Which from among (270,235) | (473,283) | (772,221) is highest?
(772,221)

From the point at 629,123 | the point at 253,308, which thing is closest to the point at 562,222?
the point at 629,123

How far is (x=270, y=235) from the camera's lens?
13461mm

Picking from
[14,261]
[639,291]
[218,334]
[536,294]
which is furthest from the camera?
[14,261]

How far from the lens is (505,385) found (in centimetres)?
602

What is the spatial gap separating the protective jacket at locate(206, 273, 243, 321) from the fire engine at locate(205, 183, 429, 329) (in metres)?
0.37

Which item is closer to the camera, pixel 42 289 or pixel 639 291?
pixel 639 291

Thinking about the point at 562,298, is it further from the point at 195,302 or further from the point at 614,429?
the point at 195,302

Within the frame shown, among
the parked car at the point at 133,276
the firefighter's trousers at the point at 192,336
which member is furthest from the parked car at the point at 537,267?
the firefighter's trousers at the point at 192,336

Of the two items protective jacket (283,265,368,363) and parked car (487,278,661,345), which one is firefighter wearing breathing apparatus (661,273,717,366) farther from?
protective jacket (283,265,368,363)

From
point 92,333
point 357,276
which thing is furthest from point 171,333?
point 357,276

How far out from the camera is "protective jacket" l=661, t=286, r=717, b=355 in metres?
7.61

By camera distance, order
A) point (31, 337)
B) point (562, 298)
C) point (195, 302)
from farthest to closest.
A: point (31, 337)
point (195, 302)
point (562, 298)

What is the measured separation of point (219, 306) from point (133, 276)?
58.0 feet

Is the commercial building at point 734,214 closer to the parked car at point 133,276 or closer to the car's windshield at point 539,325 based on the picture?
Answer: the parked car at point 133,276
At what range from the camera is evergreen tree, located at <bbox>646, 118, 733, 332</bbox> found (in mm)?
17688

==

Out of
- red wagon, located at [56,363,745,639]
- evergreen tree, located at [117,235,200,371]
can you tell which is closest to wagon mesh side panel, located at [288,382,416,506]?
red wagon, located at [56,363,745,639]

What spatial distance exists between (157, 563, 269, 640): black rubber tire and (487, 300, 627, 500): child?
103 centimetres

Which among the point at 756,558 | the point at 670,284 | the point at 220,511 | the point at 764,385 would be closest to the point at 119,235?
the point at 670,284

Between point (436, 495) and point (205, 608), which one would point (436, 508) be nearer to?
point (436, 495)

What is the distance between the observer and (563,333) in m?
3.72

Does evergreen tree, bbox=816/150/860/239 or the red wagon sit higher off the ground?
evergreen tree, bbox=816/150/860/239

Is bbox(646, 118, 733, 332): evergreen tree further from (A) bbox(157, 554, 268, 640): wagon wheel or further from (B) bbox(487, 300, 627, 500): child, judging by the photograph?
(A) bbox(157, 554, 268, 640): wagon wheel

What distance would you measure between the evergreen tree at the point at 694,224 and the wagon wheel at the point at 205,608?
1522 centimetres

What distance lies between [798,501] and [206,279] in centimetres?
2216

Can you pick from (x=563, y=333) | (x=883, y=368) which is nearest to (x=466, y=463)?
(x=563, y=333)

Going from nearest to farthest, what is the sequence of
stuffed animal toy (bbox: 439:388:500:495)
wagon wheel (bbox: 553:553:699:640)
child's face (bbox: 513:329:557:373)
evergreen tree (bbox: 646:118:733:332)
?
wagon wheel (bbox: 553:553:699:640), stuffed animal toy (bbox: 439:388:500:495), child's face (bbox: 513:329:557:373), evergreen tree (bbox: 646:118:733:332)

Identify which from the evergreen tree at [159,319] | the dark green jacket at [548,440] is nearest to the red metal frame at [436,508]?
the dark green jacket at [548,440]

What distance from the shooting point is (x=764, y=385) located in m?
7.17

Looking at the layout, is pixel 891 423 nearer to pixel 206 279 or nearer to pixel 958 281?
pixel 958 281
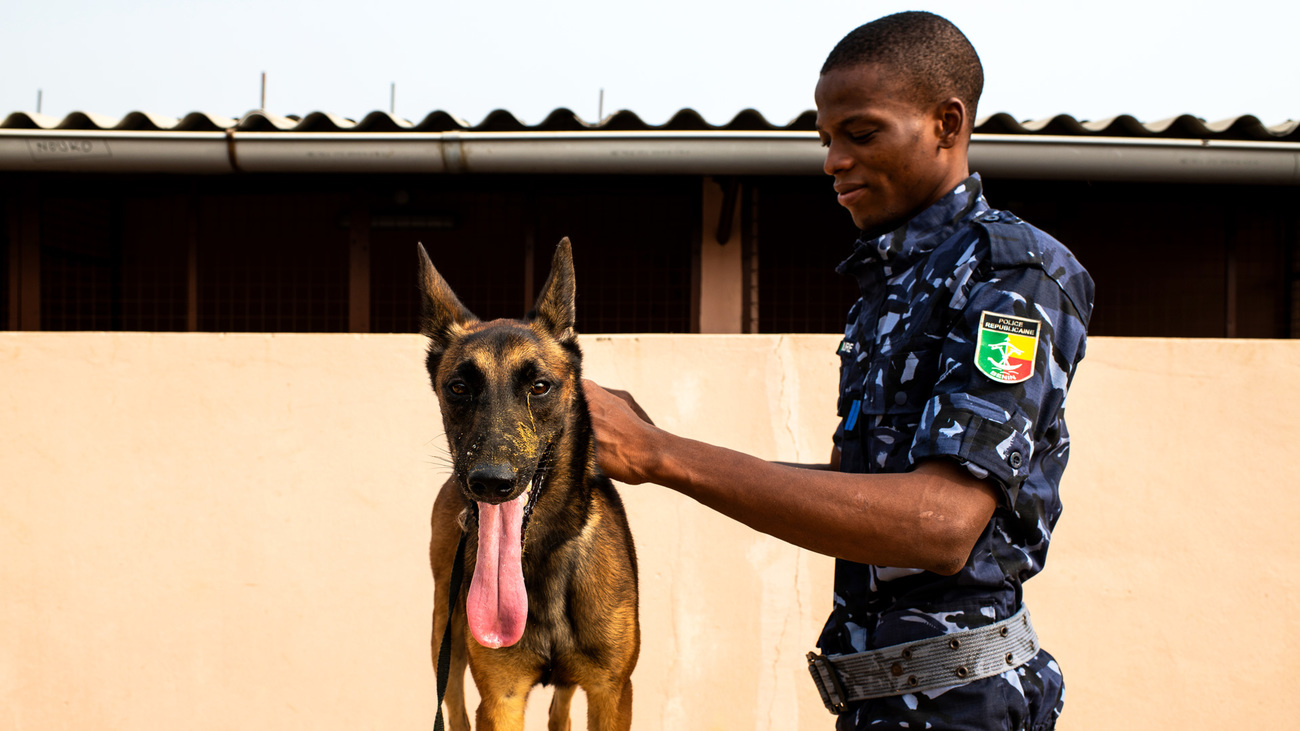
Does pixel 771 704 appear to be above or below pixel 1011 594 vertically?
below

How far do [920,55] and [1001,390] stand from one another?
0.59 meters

* * *

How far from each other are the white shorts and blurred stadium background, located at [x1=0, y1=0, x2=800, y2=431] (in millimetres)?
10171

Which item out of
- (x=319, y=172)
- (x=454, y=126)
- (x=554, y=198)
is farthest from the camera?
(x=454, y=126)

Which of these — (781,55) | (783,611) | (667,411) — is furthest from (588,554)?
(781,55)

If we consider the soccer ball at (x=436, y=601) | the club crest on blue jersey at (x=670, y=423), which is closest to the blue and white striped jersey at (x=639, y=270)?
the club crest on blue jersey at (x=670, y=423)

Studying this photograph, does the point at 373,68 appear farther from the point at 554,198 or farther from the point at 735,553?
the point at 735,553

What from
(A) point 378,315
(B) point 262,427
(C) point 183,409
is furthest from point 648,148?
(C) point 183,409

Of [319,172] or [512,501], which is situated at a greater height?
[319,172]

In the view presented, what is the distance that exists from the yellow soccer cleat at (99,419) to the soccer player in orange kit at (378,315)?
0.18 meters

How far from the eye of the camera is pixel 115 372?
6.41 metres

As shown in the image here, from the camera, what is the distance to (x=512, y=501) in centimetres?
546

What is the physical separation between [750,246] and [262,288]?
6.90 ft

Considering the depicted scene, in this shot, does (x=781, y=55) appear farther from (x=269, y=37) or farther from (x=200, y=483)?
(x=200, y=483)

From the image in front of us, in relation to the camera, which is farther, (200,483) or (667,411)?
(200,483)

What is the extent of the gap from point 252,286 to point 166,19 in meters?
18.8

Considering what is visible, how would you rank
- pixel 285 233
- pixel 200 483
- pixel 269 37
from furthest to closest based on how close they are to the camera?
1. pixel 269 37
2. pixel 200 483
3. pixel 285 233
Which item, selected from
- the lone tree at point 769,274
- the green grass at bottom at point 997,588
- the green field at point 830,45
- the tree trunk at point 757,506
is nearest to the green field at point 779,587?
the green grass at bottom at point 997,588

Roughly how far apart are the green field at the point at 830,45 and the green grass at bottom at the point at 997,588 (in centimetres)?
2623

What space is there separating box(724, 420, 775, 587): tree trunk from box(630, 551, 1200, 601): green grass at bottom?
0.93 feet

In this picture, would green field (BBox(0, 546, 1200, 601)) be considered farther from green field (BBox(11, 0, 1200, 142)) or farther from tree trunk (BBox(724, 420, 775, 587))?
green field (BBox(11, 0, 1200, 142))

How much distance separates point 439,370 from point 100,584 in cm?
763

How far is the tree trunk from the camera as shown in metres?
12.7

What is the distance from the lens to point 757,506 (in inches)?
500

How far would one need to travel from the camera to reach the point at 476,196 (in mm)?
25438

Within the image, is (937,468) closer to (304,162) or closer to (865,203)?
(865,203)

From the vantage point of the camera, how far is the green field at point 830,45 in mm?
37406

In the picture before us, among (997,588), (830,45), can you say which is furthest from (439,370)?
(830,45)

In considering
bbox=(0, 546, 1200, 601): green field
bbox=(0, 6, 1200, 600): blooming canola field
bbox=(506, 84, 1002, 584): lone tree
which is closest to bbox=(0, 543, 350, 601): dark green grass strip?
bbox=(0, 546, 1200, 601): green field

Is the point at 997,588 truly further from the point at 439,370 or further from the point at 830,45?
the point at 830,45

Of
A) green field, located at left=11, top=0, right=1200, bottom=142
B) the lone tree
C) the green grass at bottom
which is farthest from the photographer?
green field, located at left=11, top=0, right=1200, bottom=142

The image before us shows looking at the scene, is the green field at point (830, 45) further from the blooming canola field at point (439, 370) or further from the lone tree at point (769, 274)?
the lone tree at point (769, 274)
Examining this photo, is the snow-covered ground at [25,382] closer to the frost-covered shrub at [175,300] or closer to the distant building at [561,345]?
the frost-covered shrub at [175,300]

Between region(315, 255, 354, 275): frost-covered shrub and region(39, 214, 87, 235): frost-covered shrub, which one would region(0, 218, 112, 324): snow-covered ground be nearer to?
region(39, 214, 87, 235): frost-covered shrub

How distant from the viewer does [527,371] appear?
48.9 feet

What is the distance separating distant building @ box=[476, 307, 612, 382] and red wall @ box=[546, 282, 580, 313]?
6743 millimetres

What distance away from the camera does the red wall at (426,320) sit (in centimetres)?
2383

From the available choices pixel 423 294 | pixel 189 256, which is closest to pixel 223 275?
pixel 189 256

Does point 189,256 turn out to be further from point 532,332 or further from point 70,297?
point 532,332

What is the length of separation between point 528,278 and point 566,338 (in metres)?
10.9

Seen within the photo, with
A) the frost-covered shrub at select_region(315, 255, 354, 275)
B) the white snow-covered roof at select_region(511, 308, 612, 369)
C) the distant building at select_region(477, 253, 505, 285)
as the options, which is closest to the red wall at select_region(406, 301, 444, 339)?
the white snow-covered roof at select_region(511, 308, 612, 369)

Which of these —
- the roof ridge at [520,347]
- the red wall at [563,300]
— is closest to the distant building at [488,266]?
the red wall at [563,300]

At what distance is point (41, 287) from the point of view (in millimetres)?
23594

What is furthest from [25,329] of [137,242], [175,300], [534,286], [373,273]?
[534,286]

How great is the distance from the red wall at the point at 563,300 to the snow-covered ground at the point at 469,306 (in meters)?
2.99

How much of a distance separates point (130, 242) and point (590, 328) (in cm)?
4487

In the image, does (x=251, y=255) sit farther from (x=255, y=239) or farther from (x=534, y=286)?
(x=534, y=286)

» Problem requirements
Can you put the items above into a numbered list, from the line with "What is the distance between" up to and including the line with "0.59 meters", leaving out blank lines and pictures?

» Answer for this exercise
1. What is the distance between the observer and (563,333) in m?
2. 3.72
3. Does evergreen tree, bbox=816/150/860/239 or the red wagon sit higher off the ground?
4. evergreen tree, bbox=816/150/860/239
5. Is bbox(646, 118, 733, 332): evergreen tree further from (A) bbox(157, 554, 268, 640): wagon wheel or further from (B) bbox(487, 300, 627, 500): child, judging by the photograph?
6. (A) bbox(157, 554, 268, 640): wagon wheel
7. What distance would you measure between the evergreen tree at the point at 694,224 and the wagon wheel at the point at 205,608?
8. 1522 centimetres
9. What distance lies between [798,501] and [206,279] in centimetres?
10. 2216
11. Can you pick from (x=563, y=333) | (x=883, y=368) which is nearest to (x=466, y=463)?
12. (x=563, y=333)
13. Going from nearest to farthest, what is the sequence of
14. stuffed animal toy (bbox: 439:388:500:495)
15. wagon wheel (bbox: 553:553:699:640)
16. child's face (bbox: 513:329:557:373)
17. evergreen tree (bbox: 646:118:733:332)
18. ?
19. wagon wheel (bbox: 553:553:699:640), stuffed animal toy (bbox: 439:388:500:495), child's face (bbox: 513:329:557:373), evergreen tree (bbox: 646:118:733:332)
20. Identify which from the evergreen tree at [159,319] | the dark green jacket at [548,440] is nearest to the red metal frame at [436,508]?
21. the dark green jacket at [548,440]
22. What distance from the shooting point is (x=764, y=385) located in m?
23. 7.17
24. Looking at the layout, is pixel 891 423 nearer to pixel 206 279 or nearer to pixel 958 281?
25. pixel 958 281
26. Does pixel 771 704 appear to be above or below pixel 1011 594 vertically?
27. below
28. How far do [920,55] and [1001,390] stand from one another?
29. 0.59 meters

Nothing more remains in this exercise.